**What the task requires:** Count the lines in the records below that include the word "this", matching case exactly, and reply with only that number.

**Data to process:**
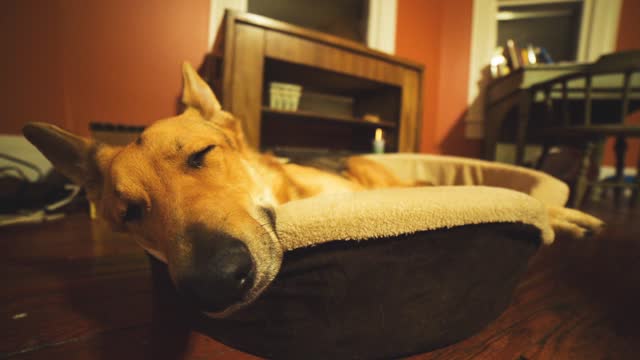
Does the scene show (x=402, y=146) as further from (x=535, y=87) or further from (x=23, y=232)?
(x=23, y=232)

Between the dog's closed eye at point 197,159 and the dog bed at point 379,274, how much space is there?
25cm

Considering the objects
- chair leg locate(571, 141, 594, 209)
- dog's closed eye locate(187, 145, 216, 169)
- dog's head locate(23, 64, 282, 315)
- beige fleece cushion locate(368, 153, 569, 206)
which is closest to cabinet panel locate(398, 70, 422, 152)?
beige fleece cushion locate(368, 153, 569, 206)

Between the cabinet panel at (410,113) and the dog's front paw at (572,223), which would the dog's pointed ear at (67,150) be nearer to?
the dog's front paw at (572,223)

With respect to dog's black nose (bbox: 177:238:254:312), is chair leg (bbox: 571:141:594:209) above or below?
above

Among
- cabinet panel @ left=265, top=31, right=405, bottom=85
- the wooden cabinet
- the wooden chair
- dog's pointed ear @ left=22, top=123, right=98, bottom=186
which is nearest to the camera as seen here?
dog's pointed ear @ left=22, top=123, right=98, bottom=186

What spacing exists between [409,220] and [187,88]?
757 mm

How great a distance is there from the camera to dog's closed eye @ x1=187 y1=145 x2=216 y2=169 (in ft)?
2.32

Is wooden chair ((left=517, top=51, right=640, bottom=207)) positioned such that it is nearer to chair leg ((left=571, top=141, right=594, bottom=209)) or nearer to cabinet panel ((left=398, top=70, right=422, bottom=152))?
chair leg ((left=571, top=141, right=594, bottom=209))

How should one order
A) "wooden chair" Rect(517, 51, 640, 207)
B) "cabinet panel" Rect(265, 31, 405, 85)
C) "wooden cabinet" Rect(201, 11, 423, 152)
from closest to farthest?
"wooden chair" Rect(517, 51, 640, 207)
"wooden cabinet" Rect(201, 11, 423, 152)
"cabinet panel" Rect(265, 31, 405, 85)

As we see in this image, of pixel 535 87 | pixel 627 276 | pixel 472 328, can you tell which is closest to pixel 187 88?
pixel 472 328

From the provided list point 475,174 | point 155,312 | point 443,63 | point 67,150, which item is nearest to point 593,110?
point 443,63

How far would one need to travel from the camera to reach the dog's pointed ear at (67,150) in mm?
824

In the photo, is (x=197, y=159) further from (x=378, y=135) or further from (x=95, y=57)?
(x=378, y=135)

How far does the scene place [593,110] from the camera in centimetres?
286
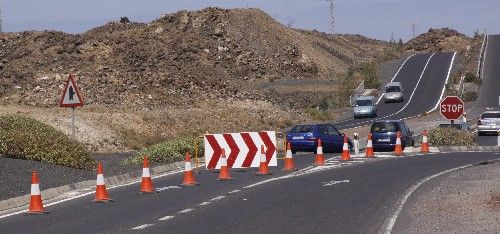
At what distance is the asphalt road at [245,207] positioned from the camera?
52.3ft

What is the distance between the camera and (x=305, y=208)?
18844 millimetres

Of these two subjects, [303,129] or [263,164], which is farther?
[303,129]

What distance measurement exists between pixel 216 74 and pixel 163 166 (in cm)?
7085

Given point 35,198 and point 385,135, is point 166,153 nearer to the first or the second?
point 385,135

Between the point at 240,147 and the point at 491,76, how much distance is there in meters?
81.3

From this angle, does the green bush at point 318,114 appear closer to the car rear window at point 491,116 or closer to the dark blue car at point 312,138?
the car rear window at point 491,116

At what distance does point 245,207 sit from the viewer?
1909 cm

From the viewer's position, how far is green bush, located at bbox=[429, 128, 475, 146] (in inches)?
1911

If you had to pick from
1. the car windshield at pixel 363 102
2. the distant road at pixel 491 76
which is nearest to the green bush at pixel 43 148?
the distant road at pixel 491 76

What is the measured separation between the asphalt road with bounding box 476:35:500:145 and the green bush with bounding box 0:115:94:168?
196ft

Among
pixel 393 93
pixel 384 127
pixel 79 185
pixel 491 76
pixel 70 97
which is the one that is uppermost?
pixel 491 76

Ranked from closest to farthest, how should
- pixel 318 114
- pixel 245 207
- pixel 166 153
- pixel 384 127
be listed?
pixel 245 207 → pixel 166 153 → pixel 384 127 → pixel 318 114

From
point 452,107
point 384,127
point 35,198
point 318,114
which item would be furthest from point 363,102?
point 35,198

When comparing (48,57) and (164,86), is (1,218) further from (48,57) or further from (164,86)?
(48,57)
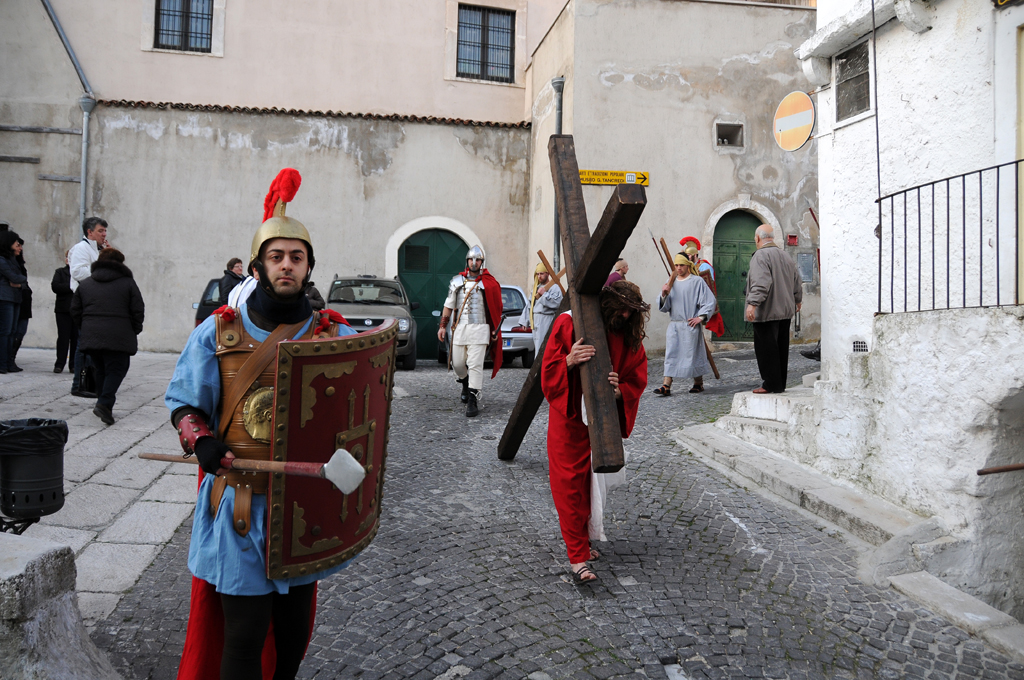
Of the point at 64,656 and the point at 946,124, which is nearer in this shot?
the point at 64,656

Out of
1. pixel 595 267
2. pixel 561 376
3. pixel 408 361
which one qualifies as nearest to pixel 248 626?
pixel 561 376

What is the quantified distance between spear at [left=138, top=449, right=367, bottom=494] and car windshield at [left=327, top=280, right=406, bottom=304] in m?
10.7

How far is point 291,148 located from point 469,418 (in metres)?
9.32

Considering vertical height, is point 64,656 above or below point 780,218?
below

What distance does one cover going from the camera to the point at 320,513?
2.30 meters

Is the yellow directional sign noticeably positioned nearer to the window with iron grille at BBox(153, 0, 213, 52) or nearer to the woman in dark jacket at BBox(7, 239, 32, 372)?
the window with iron grille at BBox(153, 0, 213, 52)

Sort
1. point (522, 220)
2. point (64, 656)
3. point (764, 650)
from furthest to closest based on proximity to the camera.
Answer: point (522, 220), point (764, 650), point (64, 656)

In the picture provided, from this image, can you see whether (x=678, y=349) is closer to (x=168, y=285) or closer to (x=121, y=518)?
(x=121, y=518)

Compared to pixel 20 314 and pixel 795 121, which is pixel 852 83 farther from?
pixel 20 314

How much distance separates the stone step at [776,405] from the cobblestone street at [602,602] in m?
0.83

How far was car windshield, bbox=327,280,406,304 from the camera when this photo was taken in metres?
12.9

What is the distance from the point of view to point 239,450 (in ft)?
7.65

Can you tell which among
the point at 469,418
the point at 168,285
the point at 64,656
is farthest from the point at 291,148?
the point at 64,656

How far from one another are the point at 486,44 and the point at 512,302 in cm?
643
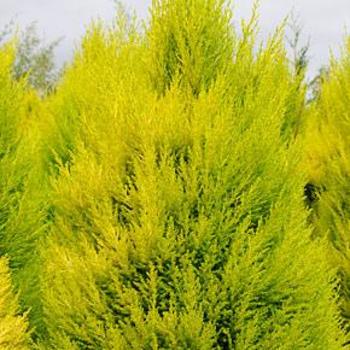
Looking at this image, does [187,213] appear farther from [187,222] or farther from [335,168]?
[335,168]

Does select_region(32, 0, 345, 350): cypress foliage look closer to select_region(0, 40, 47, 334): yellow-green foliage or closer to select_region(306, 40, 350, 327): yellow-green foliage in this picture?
select_region(0, 40, 47, 334): yellow-green foliage

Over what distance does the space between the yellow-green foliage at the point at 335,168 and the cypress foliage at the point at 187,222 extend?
2761mm

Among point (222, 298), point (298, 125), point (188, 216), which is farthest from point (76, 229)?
point (298, 125)

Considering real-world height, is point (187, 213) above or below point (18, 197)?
below

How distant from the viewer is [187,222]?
187 inches

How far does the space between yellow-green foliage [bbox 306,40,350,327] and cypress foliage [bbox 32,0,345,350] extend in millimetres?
2761

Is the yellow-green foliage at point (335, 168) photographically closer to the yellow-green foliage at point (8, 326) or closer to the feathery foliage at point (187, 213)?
the feathery foliage at point (187, 213)

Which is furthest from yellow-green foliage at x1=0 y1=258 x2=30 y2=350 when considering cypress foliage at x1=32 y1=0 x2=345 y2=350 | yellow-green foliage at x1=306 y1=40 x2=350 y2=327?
yellow-green foliage at x1=306 y1=40 x2=350 y2=327

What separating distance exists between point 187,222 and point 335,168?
4.08m

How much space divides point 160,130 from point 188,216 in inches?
24.8

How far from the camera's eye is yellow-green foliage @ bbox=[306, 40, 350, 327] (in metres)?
7.98

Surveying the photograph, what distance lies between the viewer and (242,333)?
4.67m

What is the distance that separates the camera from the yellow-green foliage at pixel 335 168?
26.2ft

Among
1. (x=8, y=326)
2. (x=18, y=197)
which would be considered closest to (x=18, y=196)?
(x=18, y=197)
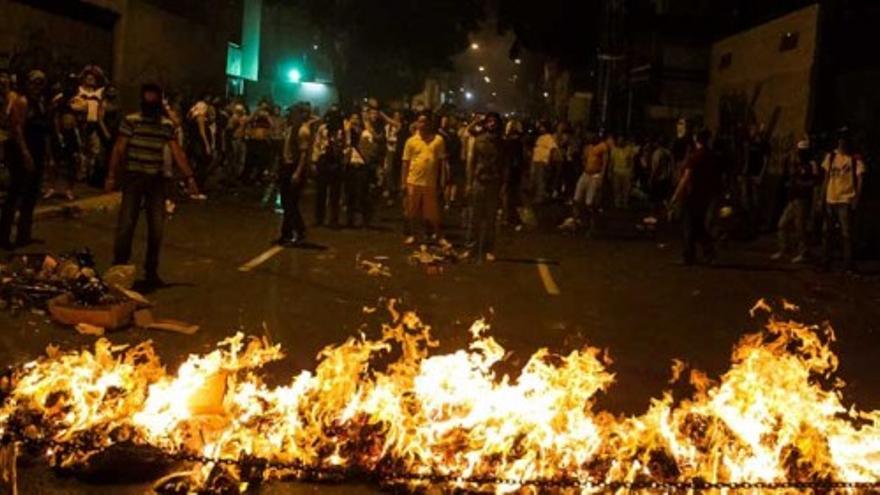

**Task output:** 7